How to Trellis Raspberry Plants

Training raspberries to grow up a support doesn’t have to be complicated. A trellised raspberry plant may be composed of posts and twine. Space the posts around 15 feet (4.5 m.) apart and then support the canes with the twine. Of course, this should be viewed as a temporary trellis system and because the plants are perennials, it might be better to build something more permanent from the get go.

For the home garden, a two-wire permanent trellis is sufficient. You will need two wooden posts that are 3-5 inches (8-13 cm.) across and 6-8 feet (2 m. or so) in length. Set the posts 2-3 feet (just under a meter) into the soil and space them 15-20 feet (5-6 m.) apart. At or near the top of each post, nail or screw a 24- to 30-inch (61-76 cm.) long crosspiece. Space the wires 2 feet (61 cm.) apart and 3-4 feet (a meter or so) above ground.

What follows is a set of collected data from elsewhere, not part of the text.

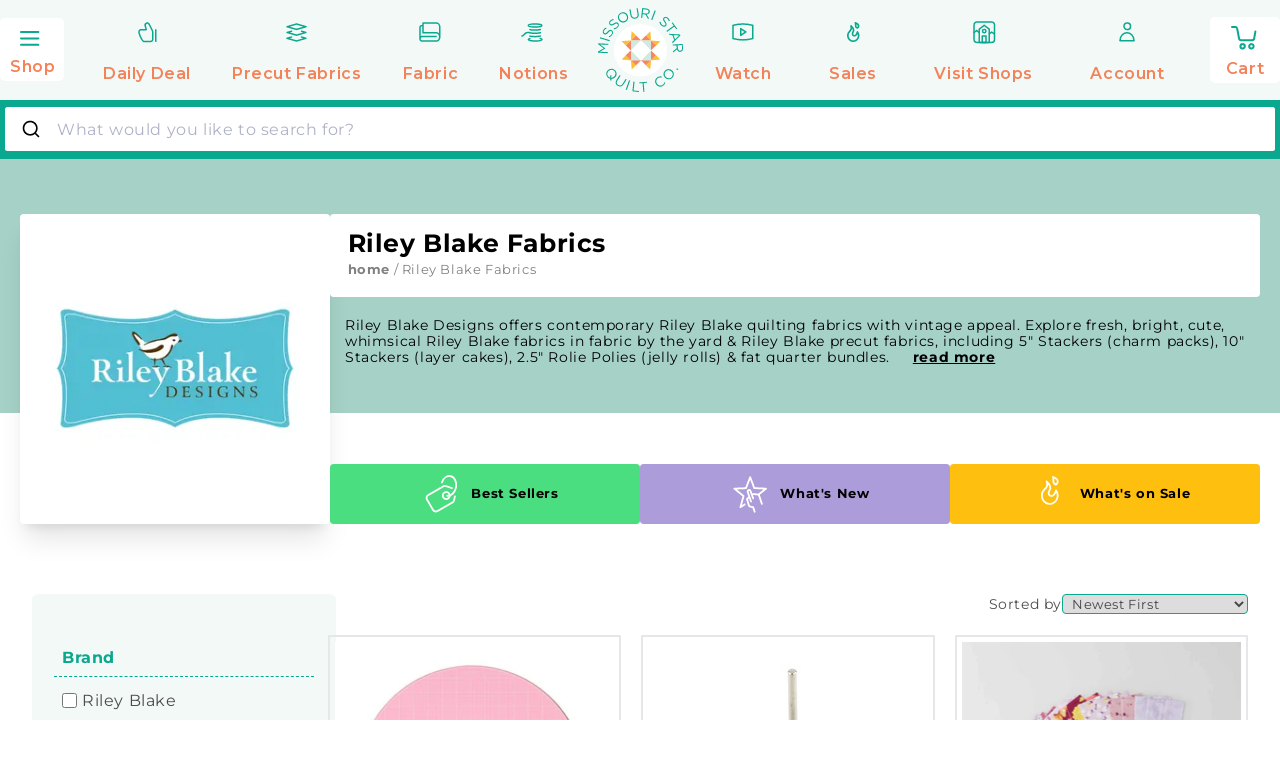

--- FILE ---
content_type: image/svg+xml
request_url: https://www.missouriquiltco.com/cdn/shop/files/logo.svg?v=1705478792&width=70
body_size: 680
content:
<svg class="w-auto h-20" xmlns="http://www.w3.org/2000/svg" width="69.019" height="69" viewBox="665.6 187.1 69.019 69"><defs><style>.st1,.st10,.st11,.st12,.st13{fill-rule:evenodd;clip-rule:evenodd;fill:#fff}.st10,.st11,.st12,.st13{fill:#0aa88f}.st11,.st12,.st13{fill:#fbbf31}.st12,.st13{fill:#f58662}.st13{fill:#d0eae1}</style></defs><path d="M700 243.2c11.8 0 21.5-9.7 21.5-21.5s-9.7-21.5-21.5-21.5-21.5 9.7-21.5 21.5c0 11.9 9.7 21.5 21.5 21.5z" class="st1"></path><path d="m715.5 198.5.9-.2c.2 1.1.5 1.9 1.4 2.7.8.7 1.8.7 2.3.1.5-.6.4-1.2-.6-2.5-1.2-1.5-1.4-2.5-.6-3.5.8-1 2.3-1 3.5 0 .9.8 1.3 1.6 1.5 2.6l-.9.2c-.2-1-.6-1.6-1.2-2.2-.8-.7-1.7-.7-2.2-.1-.5.6-.4 1.2.7 2.6 1.1 1.5 1.3 2.5.6 3.5-.9 1.1-2.4 1-3.6 0-1.1-.9-1.7-1.9-1.8-3.2zm-37.1 6.1-.1-.9c1.1-.1 2-.4 2.8-1.2.8-.8.9-1.7.3-2.3-.5-.5-1.1-.5-2.6.4-1.6 1-2.6 1.2-3.6.3-.9-.9-.8-2.4.3-3.5.8-.8 1.7-1.2 2.7-1.3l.1.9c-1 .1-1.7.5-2.3 1.1-.7.8-.8 1.6-.3 2.1s1.1.5 2.7-.5c1.5-1 2.6-1.1 3.5-.3 1 1 .8 2.4-.3 3.6-.9 1-1.9 1.5-3.2 1.6zm-3.8 6.5c1.2-.4 2.1-1.1 2.7-2.3.8-1.4.5-2.9-.7-3.5-1.1-.6-2.1-.2-3.3 1.2-1.2 1.4-1.8 1.5-2.4 1.2-.6-.4-.8-1.2-.3-2.1.4-.7 1-1.3 1.9-1.6l-.4-.8c-1 .4-1.7 1-2.2 2-.7 1.3-.5 2.8.7 3.4 1.2.6 2.1.2 3.4-1.3 1.1-1.3 1.7-1.5 2.4-1.1.7.4.9 1.3.3 2.2-.5 1-1.3 1.5-2.3 1.9l.2.8zm-7.5.9.3-.9 7.8 2.4-.3.9-7.8-2.4zm-1.5 11.8v-.9l4.6-2.7-4.3-3.2v-.9l8.1.4v.9l-6.6-.3 4.2 3.2-4.5 2.7 6.5.3v.9l-8-.4zm46-34.7.9.3-2.8 7.6-.9-.3 2.8-7.6zm-7.2 2.5c1.2.2 2.1-.4 2.3-1.4.1-1-.6-1.7-1.9-1.8l-2.5-.3-.4 3.3 2.5.2zm-2.9-4.5 3.5.4c1 .1 1.7.5 2.2 1.1.3.4.5 1 .4 1.7-.2 1.3-1.2 2-2.5 2.1l2.1 3.6-1.1-.1-1.9-3.4-2.3-.3-.4 3.1-.9-.1.9-8.1zm-9.6 5.8-.8-4.6.9-.2.8 4.6c.3 1.7 1.4 2.5 2.9 2.3 1.5-.2 2.3-1.3 2-3l-.8-4.6.9-.2.8 4.6c.4 2.3-.7 3.8-2.7 4.1-2.1.2-3.6-.7-4-3zm-3.2.4c-.9-1.6-2.8-2.3-4.4-1.5-1.6.9-2.1 2.8-1.2 4.4.9 1.6 2.8 2.3 4.4 1.4 1.6-.7 2.1-2.6 1.2-4.3zm-6.4 3.5c1.1 2 3.4 2.9 5.6 1.7 2.2-1.2 2.7-3.7 1.7-5.7-1.1-2-3.4-2.9-5.6-1.7-2.2 1.2-2.8 3.7-1.7 5.7zm48.2 23.4c.1 1.2.7 2 1.8 2 1-.1 1.6-.9 1.5-2.2l-.1-2.5-3.3.2.1 2.5zm3.9-3.6.2 3.5c.1 1-.2 1.8-.7 2.3-.4.4-.9.7-1.6.7-1.3.1-2.2-.8-2.5-2.1l-3.2 2.7-.1-1.1 3-2.5-.1-2.3-3.1.2-.1-.9 8.2-.5zm-6.2-3.8 3.2-3.2-4.5-.2 1.3 3.4zm4-4 .3.8-6.3 6.4-.4-.9 1.7-1.7-1.6-4.1-2.3-.1-.3-.9 8.9.5zm-5.1-7.2-5.9 4.3.5.8 5.9-4.3 1.6 2.2.7-.5-3.7-5.2-.7.5 1.6 2.2zM680.6 246.2l2.5-4 .8.5-2.5 4c-.9 1.5-.7 2.8.7 3.6 1.3.8 2.6.5 3.5-1l2.5-4 .8.5-2.5 3.9c-1.3 2-3 2.3-4.8 1.3-1.7-1.1-2.2-2.8-1-4.8zm48.6-8.7.5-.9 1.1.6-.5.9-1.1-.6zm-4.1 1.6c-1.4-1.2-3.4-1.2-4.6.2-1.2 1.4-1 3.4.4 4.6 1.4 1.2 3.4 1.2 4.6-.2 1.2-1.4 1-3.4-.4-4.6zm-4.8 5.5c-1.7-1.5-2.1-4-.5-5.9 1.6-1.9 4.2-1.8 5.9-.4 1.7 1.5 2.1 4 .4 5.9-1.6 1.9-4.1 1.9-5.8.4zm-44.7-.2v-2h.9l-.1 2c.7 0 1.4-.3 2.1-.8 1.4-1.2 1.7-3.2.5-4.6-1.2-1.4-3.2-1.5-4.6-.3-1.4 1.2-1.7 3.2-.5 4.6.5.6 1.1.9 1.7 1.1zm0 2.3h.9v-1.4c1 0 1.9-.4 2.7-1 1.7-1.4 2.1-4 .5-5.8-1.6-1.9-4.2-1.9-5.9-.5-1.7 1.4-2.1 4-.5 5.8.6.8 1.4 1.2 2.3 1.4v1.5zm18.8.8.9.1-.8 7.2 4.5.5-.1.8-5.4-.6.9-8zm7.4 1.3.6 7.2.9-.1-.6-7.2 2.7-.2-.1-.8-6.3.5.1.8 2.7-.2zm-11-2.4-2.7 7.7.9.3 2.7-7.7-.9-.3zm21.8 3.2c-1.2-2-.7-4.5 1.4-5.7 1.3-.8 2.3-.8 3.4-.5l-.2.9c-.9-.2-1.8-.2-2.8.3-1.5.9-1.9 2.9-1 4.5 1 1.6 2.9 2.2 4.4 1.3 1-.6 1.4-1.3 1.6-2.3l.8.2c-.3 1.2-.8 2.1-2.1 2.9-1.9 1.1-4.3.4-5.5-1.6z" class="st10"></path><path d="m684.8 229.4 7.5.7-4.1-4.1z" class="st11"></path><path d="m708.7 213.7-4.1-4.1-4.1 4.1h8.2z" class="st12"></path><path d="m708.1 206.1-3.5 3.5 4.1 4.1zM693 237.6l3.4-3.4-4.1-4.1zM716.3 214.3l-7.6-.6 4.1 4.1z" class="st11"></path><path d="m708.7 221.9 4.1-4.1-4.1-4.1zM692.3 230.1l4.1 4.1 4.1-4.1zM692.3 221.9l-4.1 4.1 4.1 4.1zM700.5 230.1l4.1 4.1 4.1-4.1zM708.7 230.1l4.1-4.1-4.1-4.1v8.2z" class="st12"></path><path d="m716.2 229.4-3.4-3.4-4.1 4.1z" class="st11"></path><path d="m700.5 213.7-4.1-4.1-4.1 4.1z" class="st12"></path><path d="m708 237.6.7-7.5-4.1 4.1z" class="st11"></path><path d="m688.2 217.8 4.1 4.1v-8.2z" class="st12"></path><path d="m692.3 213.7-7.6.6 3.5 3.5 4.1-4.1zM696.4 209.6l-3.5-3.5-.6 7.6z" class="st11"></path><path d="m700.5 230.1-8.2-8.2v8.2zM708.7 221.9v-8.2h-8.2zM700.5 230.1h8.2v-8.2zM700.5 213.7h-8.2v8.2z" class="st13"></path><path d="m700.5 213.7-8.2 8.2 8.2 8.2 8.2-8.2z" class="st1"></path></svg>
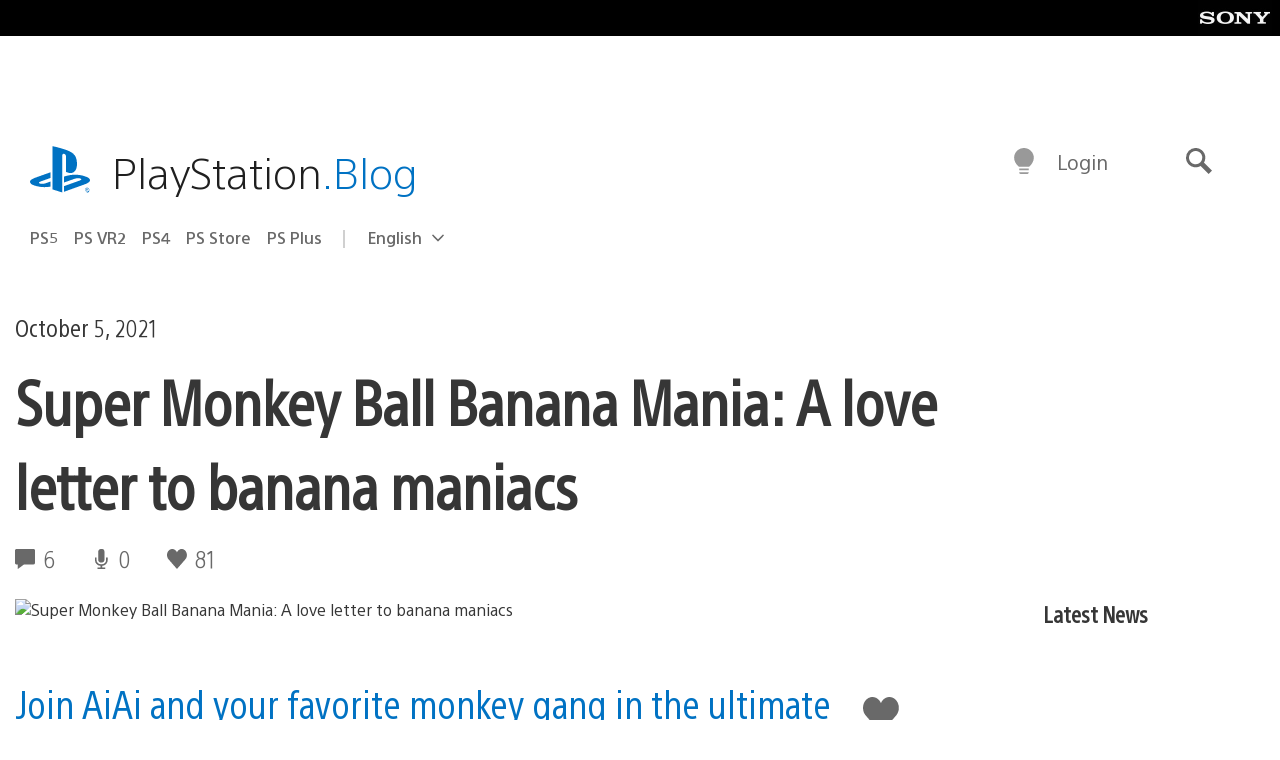

--- FILE ---
content_type: application/x-javascript;charset=utf-8
request_url: https://smetrics.aem.playstation.com/id?d_visid_ver=5.5.0&d_fieldgroup=A&mcorgid=BD260C0F53C9733E0A490D45%40AdobeOrg&mid=79817434370802592698445682977791363122&ts=1768800471899
body_size: -40
content:
{"mid":"79817434370802592698445682977791363122"}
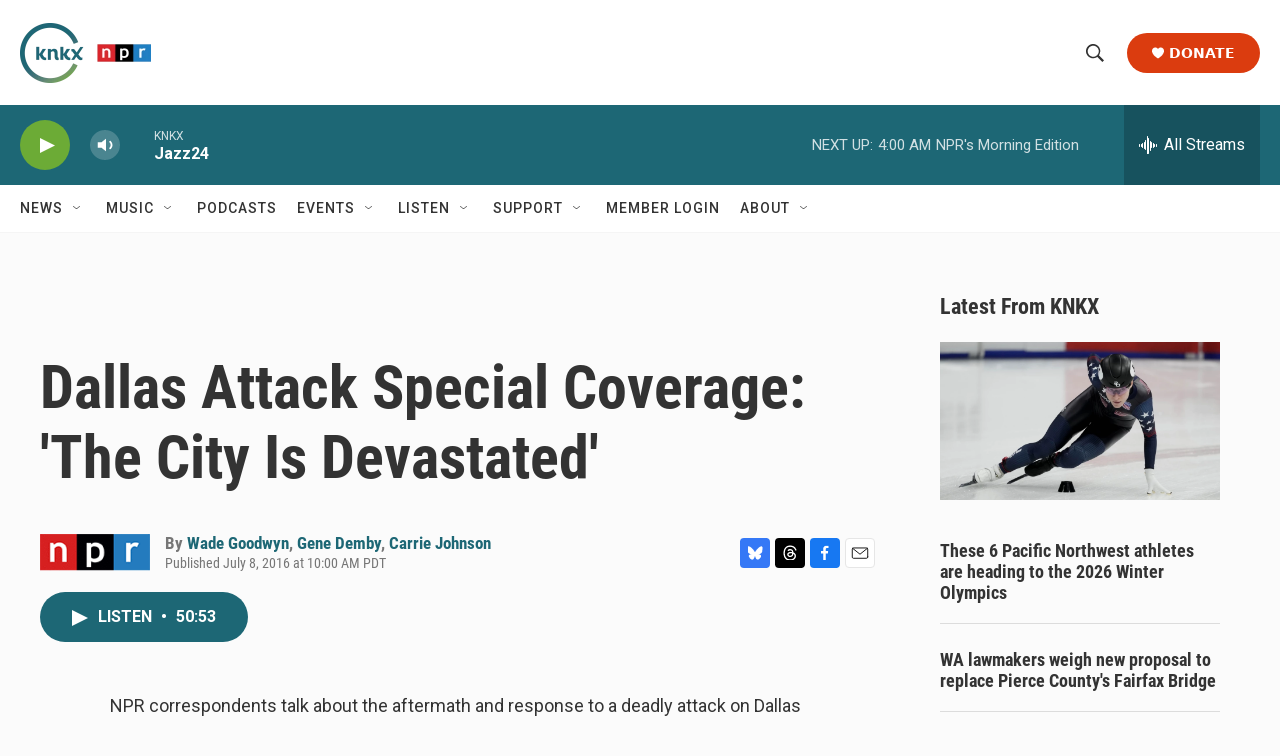

--- FILE ---
content_type: text/html; charset=utf-8
request_url: https://www.google.com/recaptcha/api2/aframe
body_size: 181
content:
<!DOCTYPE HTML><html><head><meta http-equiv="content-type" content="text/html; charset=UTF-8"></head><body><script nonce="_U_dU43ok6XIssJyV3ueag">/** Anti-fraud and anti-abuse applications only. See google.com/recaptcha */ try{var clients={'sodar':'https://pagead2.googlesyndication.com/pagead/sodar?'};window.addEventListener("message",function(a){try{if(a.source===window.parent){var b=JSON.parse(a.data);var c=clients[b['id']];if(c){var d=document.createElement('img');d.src=c+b['params']+'&rc='+(localStorage.getItem("rc::a")?sessionStorage.getItem("rc::b"):"");window.document.body.appendChild(d);sessionStorage.setItem("rc::e",parseInt(sessionStorage.getItem("rc::e")||0)+1);localStorage.setItem("rc::h",'1769071999227');}}}catch(b){}});window.parent.postMessage("_grecaptcha_ready", "*");}catch(b){}</script></body></html>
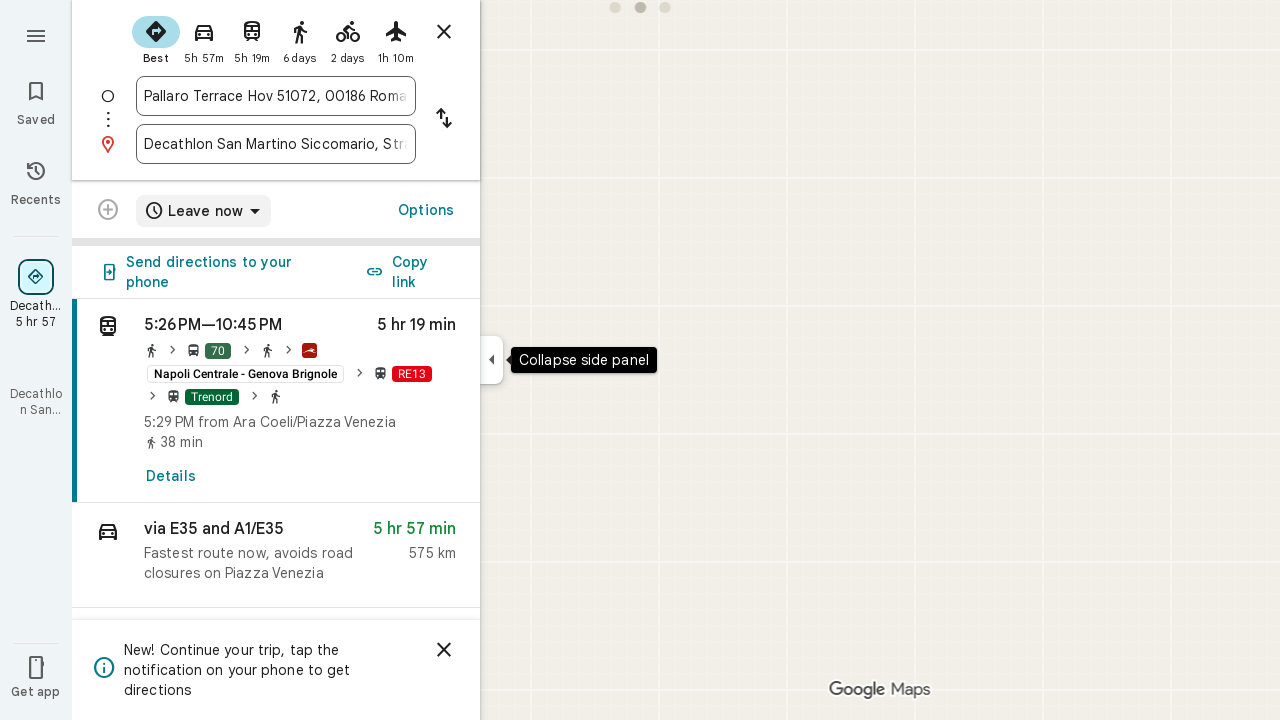

--- FILE ---
content_type: image/svg+xml
request_url: https://maps.gstatic.com/mapfiles/transit/iw2/svg/it-ntv-italo.svg
body_size: 48
content:
<svg width="88" height="88" viewBox="0 0 88 88" fill="none" xmlns="http://www.w3.org/2000/svg"><g clip-path="url(#clip0_71_75)"><g clip-path="url(#clip1_71_75)"><g clip-path="url(#clip2_71_75)"><path d="M70 0H18C8.05887 0 0 8.05887 0 18V70C0 79.9411 8.05887 88 18 88H70C79.9411 88 88 79.9411 88 70V18C88 8.05887 79.9411 0 70 0Z" fill="#fff"/></g></g><g clip-path="url(#clip3_71_75)"><g clip-path="url(#clip4_71_75)"><circle cx="44" cy="44" r="44" fill="#fff"/></g></g><g clip-path="url(#clip5_71_75)"><g clip-path="url(#clip6_71_75)"><path d="M71.3861 87.9998H16.6136C7.45553 87.9998 0 80.4854 0 71.3861V16.6137C0 7.45562 7.51424 0 16.6136 0H71.3861C80.5441 0 87.9997 7.51433 87.9997 16.6137V71.3861C88.0584 80.4854 80.5441 87.9998 71.3861 87.9998Z" fill="#A5170A"/><path d="M62.9914 36.7164C63.2849 37.7144 59.704 38.0667 58.1189 38.0667C52.1896 38.0667 39.3331 37.7731 25.4786 46.4615C11.2131 55.4435 7.16251 55.7957 6.28193 55.9131C6.10581 55.9718 5.45996 56.0305 5.45996 56.6176C5.45996 57.1459 6.22315 57.2633 6.57538 57.2633C7.57338 57.2633 12.2111 56.9111 25.0676 51.158C33.4625 47.4008 38.9809 47.6944 40.2138 47.6944C44.4406 47.6944 49.4892 48.9272 57.9428 52.6256C69.2143 57.5569 79.7225 57.2047 81.3663 57.2047C81.6598 57.2047 82.4817 57.2046 82.4817 56.6176C82.4817 56.0305 81.836 55.9132 81.6599 55.8545C77.6092 55.0326 62.2869 52.8604 62.2869 48.1053C62.2869 43.3501 71.2103 43.5849 71.5625 43.5849C71.9148 43.5849 73.6171 43.4675 73.2649 41.5889C73.03 40.5322 72.0909 39.5343 71.2103 38.8885C71.2103 38.8885 62.2283 31.198 51.309 31.6677C41.0355 32.0786 52.0722 34.7791 56.2403 35.2487C62.6979 35.9532 62.9327 36.4228 62.9914 36.7164Z" fill="#fff"/></g></g></g><defs><clipPath id="clip0_71_75"><path fill="#fff" d="M0 0H88V88H0z"/></clipPath><clipPath id="clip1_71_75"><path fill="#fff" d="M0 0H88V88H0z"/></clipPath><clipPath id="clip2_71_75"><path fill="#fff" d="M0 0H88V88H0z"/></clipPath><clipPath id="clip3_71_75"><path fill="#fff" d="M0 0H88V88H0z"/></clipPath><clipPath id="clip4_71_75"><path fill="#fff" d="M0 0H88V88H0z"/></clipPath><clipPath id="clip5_71_75"><path fill="#fff" d="M0 0H88V88H0z"/></clipPath><clipPath id="clip6_71_75"><path fill="#fff" d="M0 0H88V88H0z"/></clipPath></defs></svg>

In the spring after pruning, gently tie the raspberry canes to the support wires using twine or cloth strips. This will allow for better light penetration into the center of the plants, which will promote shoot development and, thus, a larger yield of berries.

Growing raspberries on a trellis in this manner makes harvesting so much easier and facilitates pruning since trellising encourages new cane growth in the center rather than just along the outer edges of the hedgerow. Plus, some varieties such as the summer bearing ‘Dorimanred’ really require trellising to support their trailing growth habit.